▶ Provided passage:
==*==

Do you have any responsibilities?

Are you young enough such that you can go into something more stable if things
don't "work out"?

If your answers are "no" and "yes" then go for it. You'll be better off for
having done something different. It might set you back some years if you were
to pursue your career like everybody else (in case it doesn't work out as
planned), but when you're stuck in a cubicle looking back you will know what
it's worth.

I hope you make it doing whatever you are aiming for so that you don't have to
look back - and that brings up another point: don't look back if you choose to
do something risky. It's do or die!!!

YAY!

\----------------------------

Now for the real answer to your question:

 _If you need to ask somebody if you should or should not, then you probably
shouldn't._

Until you believe in yourself to be able to make it then don't commit. The
fact that you are asking is telling me that there is some self-doubt, and this
will be your biggest obstacle. When things seem darkest, your mettle must be
such that you stick it out and see it to the end, no matter what the results
are to be.

First overcome your self doubt and then see if you need to ask anybody your
question. The choice to do one thing over another must come from within
yourself, not from the advice of others.

I'd rather be brutally honest with you instead of sticking to the line above
my real answer...if you had the courage to go for it, then you wouldn't be
worried about "breaking the news" to your parents because there would be no
question in your mind about your success. Yes, I'm being harsh, but this is
NOTHING compared to what you might encounter out in the wild, or from your
parents... ;) If you believe in yourself, then nothing I could say would
change your mind.

I'm not advising you to be pig-headed or stubborn but rather seek a state of
mind called "self-confidence". Your question is indicative of the fact that
self-confidence to pursue this direction is lacking. I would rather you
reflect upon this fact instead of responding because I'll only tell you in
response: you don't need to justify yourself to anybody but yourself.

Read "The Unfettered Mind" by Takuan Soho. If you can understand "immovable
wisdom" then you have taken the first step in a long journey towards becoming
more confident with what you want to do.

Being at peace with the outcome of your action (both good and bad) is a
totally separate issue!

EDIT: First step to becoming more confident: capitalize the 'I' in any
sentence that refers to yourself. It speaks volumes when you capitalize other
proper nouns but don't do the same for yourself!

==*==

Saved data entries
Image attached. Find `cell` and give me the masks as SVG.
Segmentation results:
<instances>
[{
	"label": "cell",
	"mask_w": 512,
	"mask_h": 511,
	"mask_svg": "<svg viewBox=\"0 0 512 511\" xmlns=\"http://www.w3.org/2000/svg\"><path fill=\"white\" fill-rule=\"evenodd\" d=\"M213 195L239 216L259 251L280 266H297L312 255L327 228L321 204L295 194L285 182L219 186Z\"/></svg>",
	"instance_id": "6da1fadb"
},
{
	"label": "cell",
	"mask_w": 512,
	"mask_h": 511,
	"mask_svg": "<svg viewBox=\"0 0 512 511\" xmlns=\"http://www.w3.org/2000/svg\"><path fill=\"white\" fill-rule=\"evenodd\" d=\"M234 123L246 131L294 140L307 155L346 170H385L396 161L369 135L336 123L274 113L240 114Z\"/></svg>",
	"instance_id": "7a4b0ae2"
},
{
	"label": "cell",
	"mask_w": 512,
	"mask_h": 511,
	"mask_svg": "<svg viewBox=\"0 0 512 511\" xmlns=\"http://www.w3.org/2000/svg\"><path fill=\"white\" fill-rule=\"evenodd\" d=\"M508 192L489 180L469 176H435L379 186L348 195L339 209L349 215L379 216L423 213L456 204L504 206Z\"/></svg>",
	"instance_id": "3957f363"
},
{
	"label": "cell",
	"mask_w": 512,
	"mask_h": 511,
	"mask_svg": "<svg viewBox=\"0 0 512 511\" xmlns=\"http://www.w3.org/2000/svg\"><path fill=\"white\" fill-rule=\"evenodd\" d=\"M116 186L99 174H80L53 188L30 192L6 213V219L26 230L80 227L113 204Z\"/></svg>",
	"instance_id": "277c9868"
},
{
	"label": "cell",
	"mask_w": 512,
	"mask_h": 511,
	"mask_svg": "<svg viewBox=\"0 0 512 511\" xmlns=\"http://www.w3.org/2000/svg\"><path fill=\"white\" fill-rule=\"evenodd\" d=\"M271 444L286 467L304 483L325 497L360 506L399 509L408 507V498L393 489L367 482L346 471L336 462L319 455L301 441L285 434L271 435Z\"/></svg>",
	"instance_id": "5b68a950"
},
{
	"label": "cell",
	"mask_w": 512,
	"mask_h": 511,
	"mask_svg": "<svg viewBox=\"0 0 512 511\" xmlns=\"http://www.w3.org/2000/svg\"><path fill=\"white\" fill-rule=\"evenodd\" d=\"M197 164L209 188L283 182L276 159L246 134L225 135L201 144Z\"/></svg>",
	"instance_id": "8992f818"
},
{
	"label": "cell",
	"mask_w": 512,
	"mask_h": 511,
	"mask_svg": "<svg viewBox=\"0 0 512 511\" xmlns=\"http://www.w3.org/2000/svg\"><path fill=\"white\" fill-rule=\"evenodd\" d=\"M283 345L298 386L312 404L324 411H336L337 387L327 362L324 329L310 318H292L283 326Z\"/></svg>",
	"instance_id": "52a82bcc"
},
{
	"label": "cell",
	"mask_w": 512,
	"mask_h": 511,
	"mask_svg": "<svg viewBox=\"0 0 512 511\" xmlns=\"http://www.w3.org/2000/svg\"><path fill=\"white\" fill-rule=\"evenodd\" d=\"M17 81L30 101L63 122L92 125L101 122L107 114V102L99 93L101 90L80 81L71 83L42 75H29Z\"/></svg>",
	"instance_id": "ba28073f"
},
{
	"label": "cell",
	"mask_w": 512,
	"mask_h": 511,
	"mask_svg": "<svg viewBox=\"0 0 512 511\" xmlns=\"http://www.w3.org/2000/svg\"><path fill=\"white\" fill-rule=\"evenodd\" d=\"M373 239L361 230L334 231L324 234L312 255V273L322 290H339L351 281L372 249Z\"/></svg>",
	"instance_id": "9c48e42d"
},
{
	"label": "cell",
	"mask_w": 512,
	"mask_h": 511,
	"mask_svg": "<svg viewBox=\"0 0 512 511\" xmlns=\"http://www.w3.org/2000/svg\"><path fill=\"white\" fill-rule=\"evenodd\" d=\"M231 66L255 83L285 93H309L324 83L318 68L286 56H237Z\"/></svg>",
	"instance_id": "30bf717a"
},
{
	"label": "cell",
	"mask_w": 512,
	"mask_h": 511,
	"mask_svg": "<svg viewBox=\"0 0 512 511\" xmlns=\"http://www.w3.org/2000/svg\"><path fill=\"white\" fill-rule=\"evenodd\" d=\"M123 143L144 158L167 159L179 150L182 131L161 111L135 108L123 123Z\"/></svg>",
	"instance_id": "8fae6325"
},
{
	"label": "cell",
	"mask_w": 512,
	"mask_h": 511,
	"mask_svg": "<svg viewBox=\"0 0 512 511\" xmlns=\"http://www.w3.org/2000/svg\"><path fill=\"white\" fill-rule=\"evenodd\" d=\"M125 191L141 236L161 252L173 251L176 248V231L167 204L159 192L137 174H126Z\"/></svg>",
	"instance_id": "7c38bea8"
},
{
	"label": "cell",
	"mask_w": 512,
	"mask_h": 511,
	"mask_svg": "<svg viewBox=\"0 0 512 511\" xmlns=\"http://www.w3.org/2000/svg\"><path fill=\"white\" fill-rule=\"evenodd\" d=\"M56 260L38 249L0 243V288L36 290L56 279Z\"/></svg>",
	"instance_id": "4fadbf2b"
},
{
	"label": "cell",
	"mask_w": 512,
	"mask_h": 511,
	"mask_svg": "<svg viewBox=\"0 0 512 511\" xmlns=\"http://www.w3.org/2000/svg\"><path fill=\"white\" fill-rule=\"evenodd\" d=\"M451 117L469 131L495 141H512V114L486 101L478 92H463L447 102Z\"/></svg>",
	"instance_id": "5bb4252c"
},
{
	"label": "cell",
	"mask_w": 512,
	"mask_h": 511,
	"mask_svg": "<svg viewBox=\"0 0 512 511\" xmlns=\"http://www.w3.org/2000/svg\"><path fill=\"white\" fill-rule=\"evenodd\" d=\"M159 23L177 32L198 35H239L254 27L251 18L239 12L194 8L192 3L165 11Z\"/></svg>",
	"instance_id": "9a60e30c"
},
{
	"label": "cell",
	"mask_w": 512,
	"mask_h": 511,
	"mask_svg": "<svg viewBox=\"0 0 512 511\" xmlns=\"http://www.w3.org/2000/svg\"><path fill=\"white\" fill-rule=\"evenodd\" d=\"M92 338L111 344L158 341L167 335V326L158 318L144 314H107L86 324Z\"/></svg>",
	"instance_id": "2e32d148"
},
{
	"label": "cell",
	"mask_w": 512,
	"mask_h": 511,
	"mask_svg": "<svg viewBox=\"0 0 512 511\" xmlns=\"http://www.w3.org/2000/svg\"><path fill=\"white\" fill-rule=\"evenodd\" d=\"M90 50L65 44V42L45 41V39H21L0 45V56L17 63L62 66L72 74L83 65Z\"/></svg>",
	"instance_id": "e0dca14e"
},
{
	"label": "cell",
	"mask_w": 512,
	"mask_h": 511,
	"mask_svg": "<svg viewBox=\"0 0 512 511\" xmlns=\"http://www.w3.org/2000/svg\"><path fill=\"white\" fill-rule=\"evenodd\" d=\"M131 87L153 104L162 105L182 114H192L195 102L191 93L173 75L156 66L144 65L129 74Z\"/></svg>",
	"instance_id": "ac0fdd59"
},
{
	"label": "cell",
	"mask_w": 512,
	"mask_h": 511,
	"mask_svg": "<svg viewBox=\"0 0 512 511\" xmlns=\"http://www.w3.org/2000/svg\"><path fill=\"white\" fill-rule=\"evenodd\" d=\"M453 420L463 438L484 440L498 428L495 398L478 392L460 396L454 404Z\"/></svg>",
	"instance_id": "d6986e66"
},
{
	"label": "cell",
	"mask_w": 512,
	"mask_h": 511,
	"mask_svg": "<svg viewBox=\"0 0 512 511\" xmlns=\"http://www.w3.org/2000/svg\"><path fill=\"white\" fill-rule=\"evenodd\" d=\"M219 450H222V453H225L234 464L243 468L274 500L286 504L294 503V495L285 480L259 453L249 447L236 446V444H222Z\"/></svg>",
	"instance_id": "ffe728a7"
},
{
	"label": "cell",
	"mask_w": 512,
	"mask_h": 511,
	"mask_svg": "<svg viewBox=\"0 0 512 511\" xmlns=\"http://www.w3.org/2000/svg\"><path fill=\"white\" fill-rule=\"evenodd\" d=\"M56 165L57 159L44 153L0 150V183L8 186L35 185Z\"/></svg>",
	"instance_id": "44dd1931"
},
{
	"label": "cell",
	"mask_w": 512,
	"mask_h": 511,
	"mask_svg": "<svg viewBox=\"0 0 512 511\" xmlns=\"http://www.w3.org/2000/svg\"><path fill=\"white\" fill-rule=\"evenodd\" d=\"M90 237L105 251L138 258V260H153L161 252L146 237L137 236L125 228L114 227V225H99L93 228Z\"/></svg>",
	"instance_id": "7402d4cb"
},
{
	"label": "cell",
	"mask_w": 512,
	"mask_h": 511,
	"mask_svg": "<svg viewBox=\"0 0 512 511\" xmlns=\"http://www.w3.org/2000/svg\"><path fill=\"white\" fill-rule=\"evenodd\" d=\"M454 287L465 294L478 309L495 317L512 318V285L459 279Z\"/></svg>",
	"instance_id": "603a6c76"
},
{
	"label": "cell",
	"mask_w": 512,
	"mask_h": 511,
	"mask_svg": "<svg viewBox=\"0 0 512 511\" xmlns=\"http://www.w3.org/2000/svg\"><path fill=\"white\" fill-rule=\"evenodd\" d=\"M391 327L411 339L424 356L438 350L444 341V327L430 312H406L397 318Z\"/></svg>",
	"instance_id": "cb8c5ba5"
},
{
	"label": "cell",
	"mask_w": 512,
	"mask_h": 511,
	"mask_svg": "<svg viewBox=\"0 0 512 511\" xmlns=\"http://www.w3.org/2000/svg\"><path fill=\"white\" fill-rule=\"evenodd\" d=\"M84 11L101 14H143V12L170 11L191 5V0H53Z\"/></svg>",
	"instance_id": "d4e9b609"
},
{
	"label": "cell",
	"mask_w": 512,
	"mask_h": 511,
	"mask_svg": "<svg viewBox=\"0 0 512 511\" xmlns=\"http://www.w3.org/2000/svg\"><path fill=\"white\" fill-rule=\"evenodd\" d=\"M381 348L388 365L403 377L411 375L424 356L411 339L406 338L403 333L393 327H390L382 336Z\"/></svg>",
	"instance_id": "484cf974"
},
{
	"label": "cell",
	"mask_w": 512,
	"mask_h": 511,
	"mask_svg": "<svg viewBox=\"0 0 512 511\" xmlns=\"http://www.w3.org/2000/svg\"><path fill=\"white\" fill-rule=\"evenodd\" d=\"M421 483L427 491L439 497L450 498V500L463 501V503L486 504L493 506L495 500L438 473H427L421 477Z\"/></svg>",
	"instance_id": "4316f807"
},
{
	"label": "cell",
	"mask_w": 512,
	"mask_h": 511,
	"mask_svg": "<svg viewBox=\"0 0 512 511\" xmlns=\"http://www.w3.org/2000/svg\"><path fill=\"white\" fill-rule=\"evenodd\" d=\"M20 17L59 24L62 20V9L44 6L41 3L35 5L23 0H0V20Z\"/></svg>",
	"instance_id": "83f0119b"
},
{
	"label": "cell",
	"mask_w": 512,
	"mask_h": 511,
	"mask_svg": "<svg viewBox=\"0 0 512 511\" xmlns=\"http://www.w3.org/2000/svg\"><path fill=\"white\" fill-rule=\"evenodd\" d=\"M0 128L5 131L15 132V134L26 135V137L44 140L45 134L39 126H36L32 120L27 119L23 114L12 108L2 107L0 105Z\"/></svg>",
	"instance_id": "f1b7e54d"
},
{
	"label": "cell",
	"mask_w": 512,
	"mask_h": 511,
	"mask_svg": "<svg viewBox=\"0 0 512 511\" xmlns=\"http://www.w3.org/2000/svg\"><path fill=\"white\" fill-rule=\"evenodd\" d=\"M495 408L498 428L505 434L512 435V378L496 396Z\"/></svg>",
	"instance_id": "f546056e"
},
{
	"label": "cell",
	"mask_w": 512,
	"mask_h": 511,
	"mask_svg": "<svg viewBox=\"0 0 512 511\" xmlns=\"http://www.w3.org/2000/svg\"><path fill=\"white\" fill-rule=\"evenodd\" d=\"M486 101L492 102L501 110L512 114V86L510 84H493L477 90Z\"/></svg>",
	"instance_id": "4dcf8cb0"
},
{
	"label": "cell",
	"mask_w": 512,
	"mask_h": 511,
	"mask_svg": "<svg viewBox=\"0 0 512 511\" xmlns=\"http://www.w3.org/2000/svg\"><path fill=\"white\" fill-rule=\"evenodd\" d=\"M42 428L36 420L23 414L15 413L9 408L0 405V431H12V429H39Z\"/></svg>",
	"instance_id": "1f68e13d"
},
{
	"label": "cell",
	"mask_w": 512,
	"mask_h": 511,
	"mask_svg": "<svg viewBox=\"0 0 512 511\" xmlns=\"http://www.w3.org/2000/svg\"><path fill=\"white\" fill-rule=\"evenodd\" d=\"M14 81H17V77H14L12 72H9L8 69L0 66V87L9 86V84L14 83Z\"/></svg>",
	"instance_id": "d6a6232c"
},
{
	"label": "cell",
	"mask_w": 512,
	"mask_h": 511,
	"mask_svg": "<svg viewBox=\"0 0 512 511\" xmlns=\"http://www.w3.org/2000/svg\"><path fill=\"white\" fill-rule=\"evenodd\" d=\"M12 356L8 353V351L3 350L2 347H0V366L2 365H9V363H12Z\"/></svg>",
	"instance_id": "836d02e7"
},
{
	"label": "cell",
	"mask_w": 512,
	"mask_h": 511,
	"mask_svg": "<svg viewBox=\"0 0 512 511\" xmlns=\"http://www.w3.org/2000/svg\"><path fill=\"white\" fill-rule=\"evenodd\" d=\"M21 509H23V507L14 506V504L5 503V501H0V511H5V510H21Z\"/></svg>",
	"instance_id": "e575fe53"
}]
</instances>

==*==

▶ To do:
1 – Update the saved data entries from their start up to and including the line with "186L99 174H80L53 188L30", replacing "mask_h" with "mask_height" and leaving everything else as it is.
2 – Go on with the forum reply about self-confidence and taking risks from the point where it stops.

▶ Results of the exercise:
1 –
Image attached. Find `cell` and give me the masks as SVG.
Segmentation results:
<instances>
[{
	"label": "cell",
	"mask_w": 512,
	"mask_height": 511,
	"mask_svg": "<svg viewBox=\"0 0 512 511\" xmlns=\"http://www.w3.org/2000/svg\"><path fill=\"white\" fill-rule=\"evenodd\" d=\"M213 195L239 216L259 251L280 266H297L312 255L327 228L321 204L295 194L285 182L219 186Z\"/></svg>",
	"instance_id": "6da1fadb"
},
{
	"label": "cell",
	"mask_w": 512,
	"mask_height": 511,
	"mask_svg": "<svg viewBox=\"0 0 512 511\" xmlns=\"http://www.w3.org/2000/svg\"><path fill=\"white\" fill-rule=\"evenodd\" d=\"M234 123L246 131L294 140L307 155L346 170H385L396 161L369 135L336 123L274 113L240 114Z\"/></svg>",
	"instance_id": "7a4b0ae2"
},
{
	"label": "cell",
	"mask_w": 512,
	"mask_height": 511,
	"mask_svg": "<svg viewBox=\"0 0 512 511\" xmlns=\"http://www.w3.org/2000/svg\"><path fill=\"white\" fill-rule=\"evenodd\" d=\"M508 192L489 180L469 176H435L379 186L348 195L339 209L349 215L379 216L423 213L456 204L504 206Z\"/></svg>",
	"instance_id": "3957f363"
},
{
	"label": "cell",
	"mask_w": 512,
	"mask_height": 511,
	"mask_svg": "<svg viewBox=\"0 0 512 511\" xmlns=\"http://www.w3.org/2000/svg\"><path fill=\"white\" fill-rule=\"evenodd\" d=\"M116 186L99 174H80L53 188L30 192L6 213V219L26 230L80 227L113 204Z\"/></svg>",

2 –
------
iamelgringo
It sounds like you've already made your mind up. You want to pursue the arts,
and are going to try and do that. By all means, you're young. Life is short.

There are many of us that tried to make a go of it in the arts scene, but
ended up going in to technical fields. I think that there is a correlation.

I've had a day job as an ER nurse for 15 years. I knew it was not what I
wanted to do for a living, but it paid the bills. I, too thought that
vocational happiness was to be found pursuing the arts, so, I studied art
formally and on my own in a lot of different forms: interior design,
sculpture, painting, photography, computer graphics, video editing, animation,
3D modeling and animation.

Any one of those things can be done to pay the bills, and there are career
paths for each one of those. But, at some point, I found that I had to trade
my passion to someone else for cash. And, doing that was impossible for me. I
wasn't able to stay sane and edit the industrial video about the history of
SmallCo's dialysis machines. I wasn't willing to create the logo like the
client wanted, because I knew that what the client wanted was aesthetically
wrong and ugly. I wasn't willing to put in 16 hours x 6 days a weeks just to
be a visual effects artist in Hollywood.

It's one of the reasons that Hackers and Painters made so much sense to me.
There is a creativity in programming, and in hacking that is very close to the
creativity that one gets while painting or sculpting. Especially when the
hacking is done on your own business.

It's the reason that I'm not going to work for someone else as a programmer,
too. Why should I create value for someone else, when I can create value for
myself? Why should I spend 8-10 hours a day at a desk so someone else's
company can increase in value, when I can spend 8-10 hours a day on my own
company making something that people want.

As an entrepreneur, I get the creative control. I get to be the decider. I set
my own hours. I financially benefit from my own work. And, I get to do a bunch
of different things. That's why I'm going to be a founder instead of an
artist. It's a lot of the same benefits and risks, and a lot greater upside.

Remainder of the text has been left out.